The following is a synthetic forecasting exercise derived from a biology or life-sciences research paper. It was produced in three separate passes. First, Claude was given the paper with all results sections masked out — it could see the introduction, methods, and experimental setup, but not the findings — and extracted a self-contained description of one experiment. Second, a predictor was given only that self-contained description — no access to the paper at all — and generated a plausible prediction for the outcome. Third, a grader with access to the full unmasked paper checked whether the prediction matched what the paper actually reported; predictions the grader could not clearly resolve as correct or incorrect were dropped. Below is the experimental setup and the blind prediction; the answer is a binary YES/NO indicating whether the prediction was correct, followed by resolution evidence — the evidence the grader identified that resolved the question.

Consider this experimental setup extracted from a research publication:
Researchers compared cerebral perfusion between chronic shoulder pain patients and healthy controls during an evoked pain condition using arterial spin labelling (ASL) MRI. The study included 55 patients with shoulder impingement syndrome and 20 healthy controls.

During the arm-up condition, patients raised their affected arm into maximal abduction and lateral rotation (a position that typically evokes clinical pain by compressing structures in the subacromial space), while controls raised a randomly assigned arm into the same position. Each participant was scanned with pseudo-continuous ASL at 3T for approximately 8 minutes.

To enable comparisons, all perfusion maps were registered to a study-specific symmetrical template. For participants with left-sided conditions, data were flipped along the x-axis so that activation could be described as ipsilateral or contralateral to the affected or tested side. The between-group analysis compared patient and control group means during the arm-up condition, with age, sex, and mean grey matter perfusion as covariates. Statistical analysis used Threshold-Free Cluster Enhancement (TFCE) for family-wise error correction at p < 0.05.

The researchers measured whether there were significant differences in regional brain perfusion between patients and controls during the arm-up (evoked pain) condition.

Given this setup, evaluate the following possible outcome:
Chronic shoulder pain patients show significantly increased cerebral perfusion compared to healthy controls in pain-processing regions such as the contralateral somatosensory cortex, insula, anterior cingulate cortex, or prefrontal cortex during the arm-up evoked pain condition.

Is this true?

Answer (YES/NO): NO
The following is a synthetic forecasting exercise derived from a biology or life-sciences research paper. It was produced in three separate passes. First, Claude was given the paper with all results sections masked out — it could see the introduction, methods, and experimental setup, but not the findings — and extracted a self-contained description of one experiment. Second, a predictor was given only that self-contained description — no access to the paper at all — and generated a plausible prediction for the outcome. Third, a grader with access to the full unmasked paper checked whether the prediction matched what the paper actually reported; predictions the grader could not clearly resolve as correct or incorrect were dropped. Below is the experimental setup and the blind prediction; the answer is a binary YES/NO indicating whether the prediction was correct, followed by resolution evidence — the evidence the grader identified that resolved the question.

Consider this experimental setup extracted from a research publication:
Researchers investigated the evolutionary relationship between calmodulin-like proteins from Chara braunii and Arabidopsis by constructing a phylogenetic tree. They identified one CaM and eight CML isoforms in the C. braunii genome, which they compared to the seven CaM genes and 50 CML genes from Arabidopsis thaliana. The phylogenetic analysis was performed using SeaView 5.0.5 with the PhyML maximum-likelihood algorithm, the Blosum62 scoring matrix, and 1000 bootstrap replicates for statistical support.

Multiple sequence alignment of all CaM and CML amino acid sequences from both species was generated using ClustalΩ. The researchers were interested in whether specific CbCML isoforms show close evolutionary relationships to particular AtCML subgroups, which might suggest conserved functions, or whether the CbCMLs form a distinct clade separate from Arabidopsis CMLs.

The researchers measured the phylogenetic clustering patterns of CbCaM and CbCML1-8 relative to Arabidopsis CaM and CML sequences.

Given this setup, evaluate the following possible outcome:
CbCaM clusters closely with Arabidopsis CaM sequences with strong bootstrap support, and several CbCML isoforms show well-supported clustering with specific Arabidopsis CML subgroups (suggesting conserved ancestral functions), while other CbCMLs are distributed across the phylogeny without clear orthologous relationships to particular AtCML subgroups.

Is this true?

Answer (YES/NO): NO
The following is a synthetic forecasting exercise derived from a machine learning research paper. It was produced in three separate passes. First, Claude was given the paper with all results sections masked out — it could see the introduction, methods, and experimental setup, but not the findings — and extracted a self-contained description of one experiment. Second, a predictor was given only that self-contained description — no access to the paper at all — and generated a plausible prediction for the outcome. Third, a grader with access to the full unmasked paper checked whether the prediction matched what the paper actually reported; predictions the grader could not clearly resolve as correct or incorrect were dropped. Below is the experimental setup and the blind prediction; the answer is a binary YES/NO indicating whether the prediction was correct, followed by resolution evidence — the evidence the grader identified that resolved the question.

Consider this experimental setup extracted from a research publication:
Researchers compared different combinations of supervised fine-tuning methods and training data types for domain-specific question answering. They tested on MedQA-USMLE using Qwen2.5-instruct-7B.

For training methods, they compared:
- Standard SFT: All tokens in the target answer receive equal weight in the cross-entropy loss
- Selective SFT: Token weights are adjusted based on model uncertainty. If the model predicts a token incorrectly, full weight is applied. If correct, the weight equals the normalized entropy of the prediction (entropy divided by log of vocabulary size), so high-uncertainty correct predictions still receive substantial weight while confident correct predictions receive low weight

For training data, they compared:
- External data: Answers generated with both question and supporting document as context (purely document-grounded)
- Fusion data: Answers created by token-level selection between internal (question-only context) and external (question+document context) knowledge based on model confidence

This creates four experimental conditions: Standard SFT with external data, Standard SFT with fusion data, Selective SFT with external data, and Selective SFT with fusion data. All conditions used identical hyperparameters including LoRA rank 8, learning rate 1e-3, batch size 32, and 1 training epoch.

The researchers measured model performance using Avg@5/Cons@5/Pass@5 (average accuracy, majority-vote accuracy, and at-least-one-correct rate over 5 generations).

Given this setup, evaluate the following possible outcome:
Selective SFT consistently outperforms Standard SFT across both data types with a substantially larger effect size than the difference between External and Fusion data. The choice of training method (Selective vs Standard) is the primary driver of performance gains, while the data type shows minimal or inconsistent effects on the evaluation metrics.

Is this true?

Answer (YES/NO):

### What is expected
Your task is to retype the data exactly, with no line missing.

### Result
The following is a synthetic forecasting exercise derived from a biology or life-sciences research paper. It was produced in three separate passes. First, Claude was given the paper with all results sections masked out — it could see the introduction, methods, and experimental setup, but not the findings — and extracted a self-contained description of one experiment. Second, a predictor was given only that self-contained description — no access to the paper at all — and generated a plausible prediction for the outcome. Third, a grader with access to the full unmasked paper checked whether the prediction matched what the paper actually reported; predictions the grader could not clearly resolve as correct or incorrect were dropped. Below is the experimental setup and the blind prediction; the answer is a binary YES/NO indicating whether the prediction was correct, followed by resolution evidence — the evidence the grader identified that resolved the question.

Consider this experimental setup extracted from a research publication:
Researchers compared cerebral perfusion between chronic shoulder pain patients and healthy controls during an evoked pain condition using arterial spin labelling (ASL) MRI. The study included 55 patients with shoulder impingement syndrome and 20 healthy controls.

During the arm-up condition, patients raised their affected arm into maximal abduction and lateral rotation (a position that typically evokes clinical pain by compressing structures in the subacromial space), while controls raised a randomly assigned arm into the same position. Each participant was scanned with pseudo-continuous ASL at 3T for approximately 8 minutes.

To enable comparisons, all perfusion maps were registered to a study-specific symmetrical template. For participants with left-sided conditions, data were flipped along the x-axis so that activation could be described as ipsilateral or contralateral to the affected or tested side. The between-group analysis compared patient and control group means during the arm-up condition, with age, sex, and mean grey matter perfusion as covariates. Statistical analysis used Threshold-Free Cluster Enhancement (TFCE) for family-wise error correction at p < 0.05.

The researchers measured whether there were significant differences in regional brain perfusion between patients and controls during the arm-up (evoked pain) condition.

Given this setup, evaluate the following possible outcome:
Chronic shoulder pain patients show significantly increased cerebral perfusion compared to healthy controls in pain-processing regions such as the contralateral somatosensory cortex, insula, anterior cingulate cortex, or prefrontal cortex during the arm-up evoked pain condition.

Is this true?

Answer (YES/NO): NO
The following is a synthetic forecasting exercise derived from a biology or life-sciences research paper. It was produced in three separate passes. First, Claude was given the paper with all results sections masked out — it could see the introduction, methods, and experimental setup, but not the findings — and extracted a self-contained description of one experiment. Second, a predictor was given only that self-contained description — no access to the paper at all — and generated a plausible prediction for the outcome. Third, a grader with access to the full unmasked paper checked whether the prediction matched what the paper actually reported; predictions the grader could not clearly resolve as correct or incorrect were dropped. Below is the experimental setup and the blind prediction; the answer is a binary YES/NO indicating whether the prediction was correct, followed by resolution evidence — the evidence the grader identified that resolved the question.

Consider this experimental setup extracted from a research publication:
Researchers investigated the evolutionary relationship between calmodulin-like proteins from Chara braunii and Arabidopsis by constructing a phylogenetic tree. They identified one CaM and eight CML isoforms in the C. braunii genome, which they compared to the seven CaM genes and 50 CML genes from Arabidopsis thaliana. The phylogenetic analysis was performed using SeaView 5.0.5 with the PhyML maximum-likelihood algorithm, the Blosum62 scoring matrix, and 1000 bootstrap replicates for statistical support.

Multiple sequence alignment of all CaM and CML amino acid sequences from both species was generated using ClustalΩ. The researchers were interested in whether specific CbCML isoforms show close evolutionary relationships to particular AtCML subgroups, which might suggest conserved functions, or whether the CbCMLs form a distinct clade separate from Arabidopsis CMLs.

The researchers measured the phylogenetic clustering patterns of CbCaM and CbCML1-8 relative to Arabidopsis CaM and CML sequences.

Given this setup, evaluate the following possible outcome:
CbCaM clusters closely with Arabidopsis CaM sequences with strong bootstrap support, and several CbCML isoforms show well-supported clustering with specific Arabidopsis CML subgroups (suggesting conserved ancestral functions), while other CbCMLs are distributed across the phylogeny without clear orthologous relationships to particular AtCML subgroups.

Is this true?

Answer (YES/NO): NO
The following is a synthetic forecasting exercise derived from a machine learning research paper. It was produced in three separate passes. First, Claude was given the paper with all results sections masked out — it could see the introduction, methods, and experimental setup, but not the findings — and extracted a self-contained description of one experiment. Second, a predictor was given only that self-contained description — no access to the paper at all — and generated a plausible prediction for the outcome. Third, a grader with access to the full unmasked paper checked whether the prediction matched what the paper actually reported; predictions the grader could not clearly resolve as correct or incorrect were dropped. Below is the experimental setup and the blind prediction; the answer is a binary YES/NO indicating whether the prediction was correct, followed by resolution evidence — the evidence the grader identified that resolved the question.

Consider this experimental setup extracted from a research publication:
Researchers compared different combinations of supervised fine-tuning methods and training data types for domain-specific question answering. They tested on MedQA-USMLE using Qwen2.5-instruct-7B.

For training methods, they compared:
- Standard SFT: All tokens in the target answer receive equal weight in the cross-entropy loss
- Selective SFT: Token weights are adjusted based on model uncertainty. If the model predicts a token incorrectly, full weight is applied. If correct, the weight equals the normalized entropy of the prediction (entropy divided by log of vocabulary size), so high-uncertainty correct predictions still receive substantial weight while confident correct predictions receive low weight

For training data, they compared:
- External data: Answers generated with both question and supporting document as context (purely document-grounded)
- Fusion data: Answers created by token-level selection between internal (question-only context) and external (question+document context) knowledge based on model confidence

This creates four experimental conditions: Standard SFT with external data, Standard SFT with fusion data, Selective SFT with external data, and Selective SFT with fusion data. All conditions used identical hyperparameters including LoRA rank 8, learning rate 1e-3, batch size 32, and 1 training epoch.

The researchers measured model performance using Avg@5/Cons@5/Pass@5 (average accuracy, majority-vote accuracy, and at-least-one-correct rate over 5 generations).

Given this setup, evaluate the following possible outcome:
Selective SFT consistently outperforms Standard SFT across both data types with a substantially larger effect size than the difference between External and Fusion data. The choice of training method (Selective vs Standard) is the primary driver of performance gains, while the data type shows minimal or inconsistent effects on the evaluation metrics.

Is this true?

Answer (YES/NO):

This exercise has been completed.